A New Hybrid Strategy for Malware Detection Classification with Multiple Feature Selection Methods and Ensemble Learning Methods
P. HarshaLatha1, R. Mohanasundaram2

1P. Harsha Latha*, Research Scholar, School of Computer Science and Engineering, Vellore Institute of Technology, Vellore, (Tamil Nadu), India.
2R. Mohanasundaram, Associate Professor, School of Computer Science and Engineering, Vellore Institute of Technology, Vellore, (Tamil Nadu), India.
Manuscript received on November 26, 2019. | Revised Manuscript received on December 15, 2019. | Manuscript published on December 30, 2019. | PP: 4013-4018  | Volume-9 Issue-2, December, 2019. | Retrieval Number: B4666129219/2019©BEIESP | DOI: 10.35940/ijeat.B4666.129219
Open Access | Ethics and Policies | Cite | Mendeley
© The Authors. Blue Eyes Intelligence Engineering and Sciences Publication (BEIESP). This is an open access article under the CC BY-NC-ND license (http://creativecommons.org/licenses/by-nc-nd/4.0/)
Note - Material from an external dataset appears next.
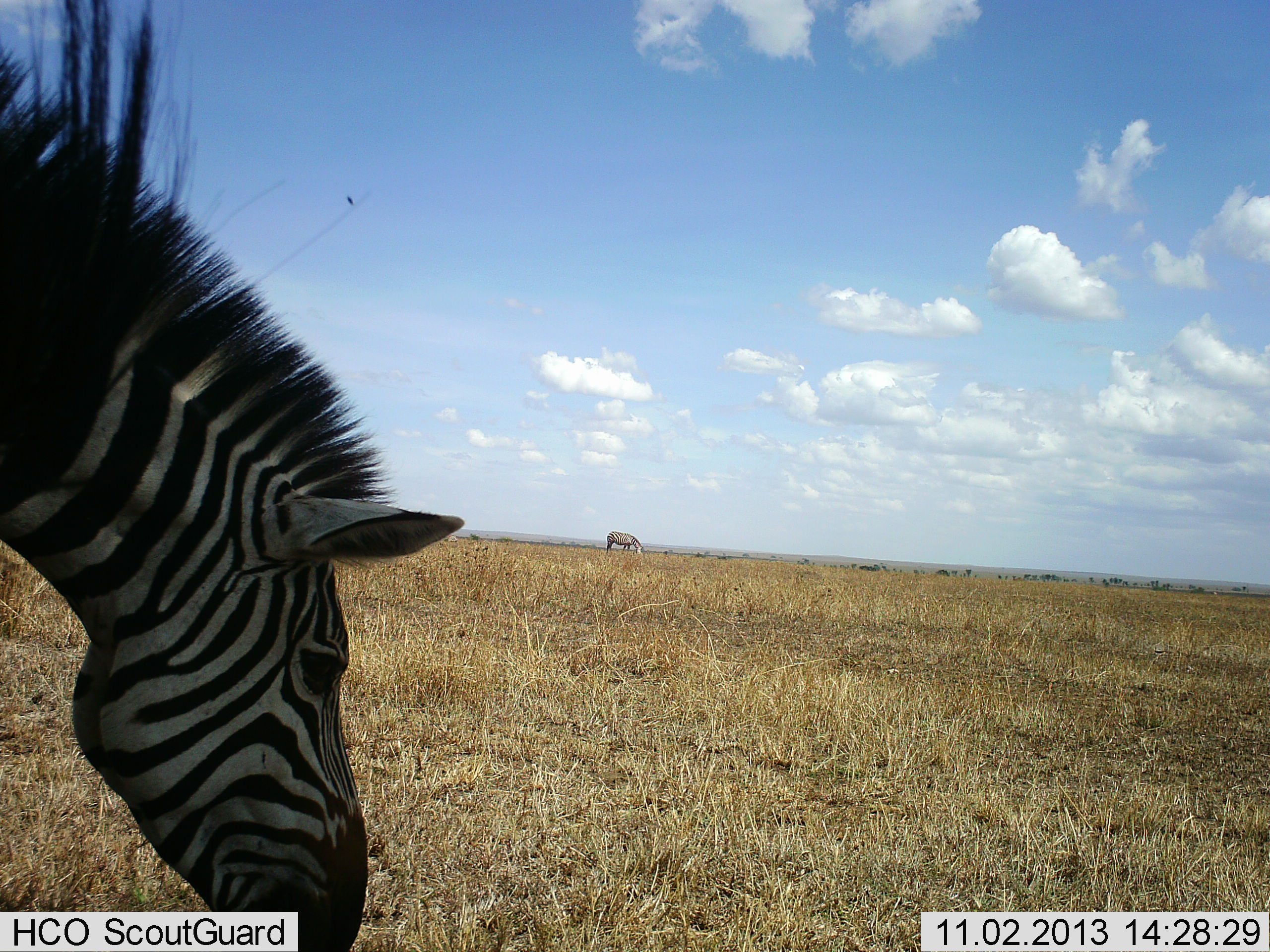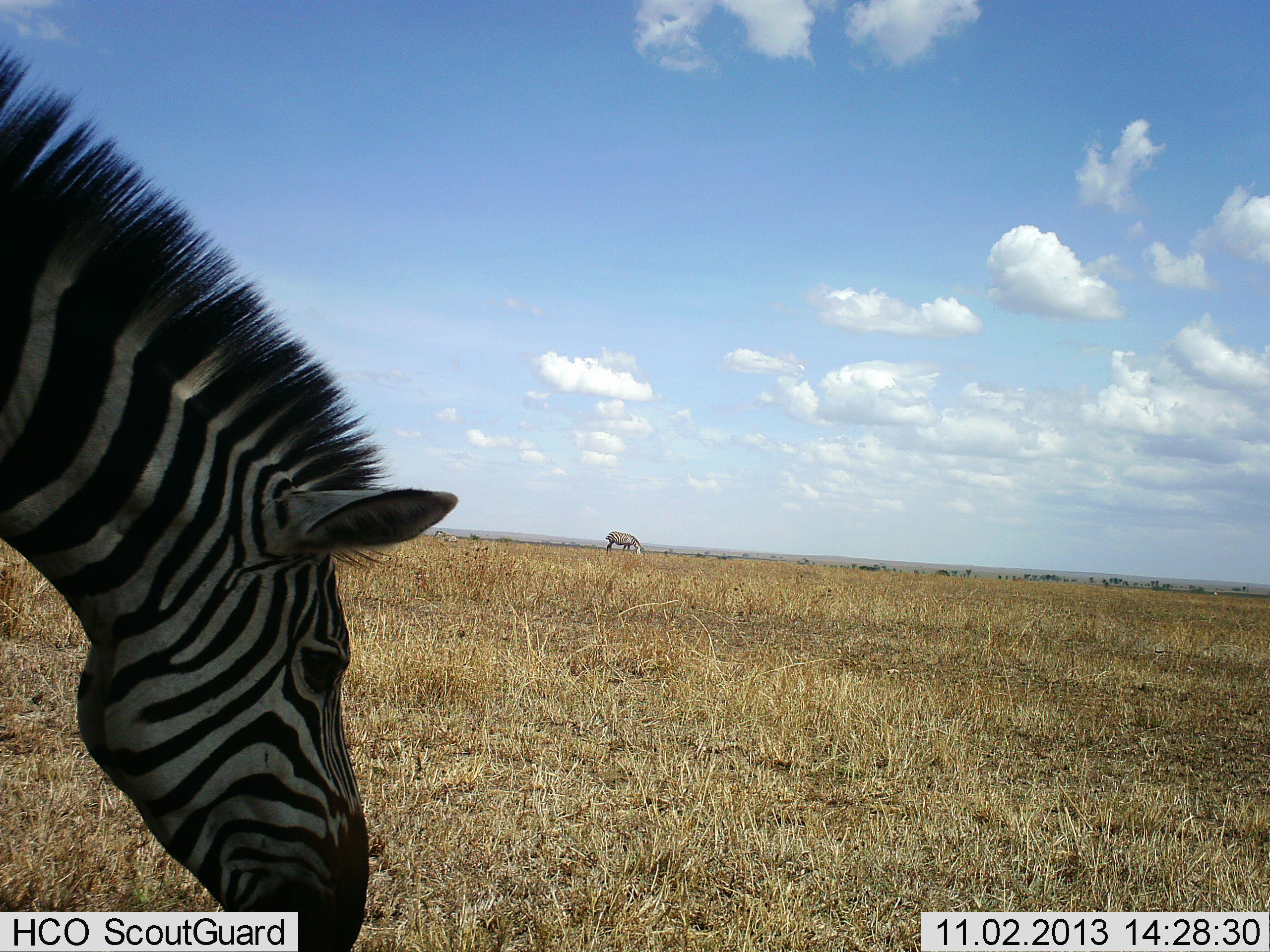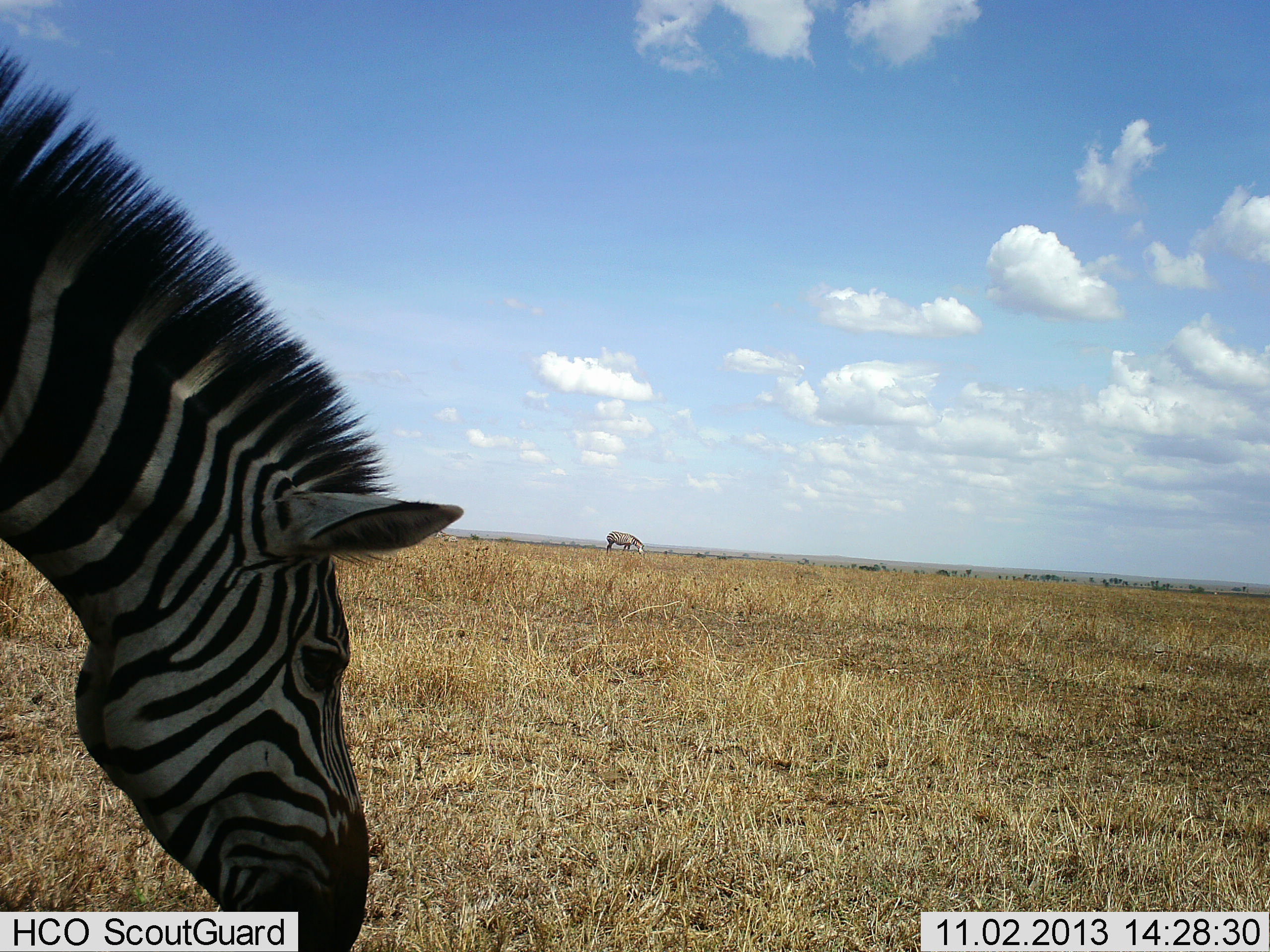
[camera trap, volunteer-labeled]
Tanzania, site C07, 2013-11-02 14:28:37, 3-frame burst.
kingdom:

Abstract: A dramatic increase in malware in our day-to-day life causes a noteworthy problem in cyber security. The traditional approaches and signature-based models are not sufficient to defense with the new malware. To achieve zero-day attacks of malware, these approaches are not much competent to face new malware. To enhance the compete for the mechanism of classifying new malware the machine learning approaches are highly effective. To classify new malware with the high dimensionality of data leads to reduce the quality of output and low-performance results. In this paper, we propose a new hybrid strategy that combines the power of feature selection methods along with ensemble learning methods to improve accuracy for high dimensionality of data. This hybrid approach having three stages, preprocessing, feature selection and classification. Three different types of feature selection methods: Extra Trees Classifier, Percentile and K Best feature selection methods are used to select the best features (dimensionality reduction) and four ensemble classifiers: Ada Boost, Gradient Boosting, Random Forest and Bagging are used for classification. The accuracy of ensemble classifiers are increased with this hybrid model and produces better results of classification with 91.50% accuracy. For dealing with the high dimensionality of data this hybrid approach is very effective and gives better results.
Keywords: Hybrid Model, Dimensionality Reduction, Machine Learning, Feature Selection, Classification, Malware detection, Ensemble Learning.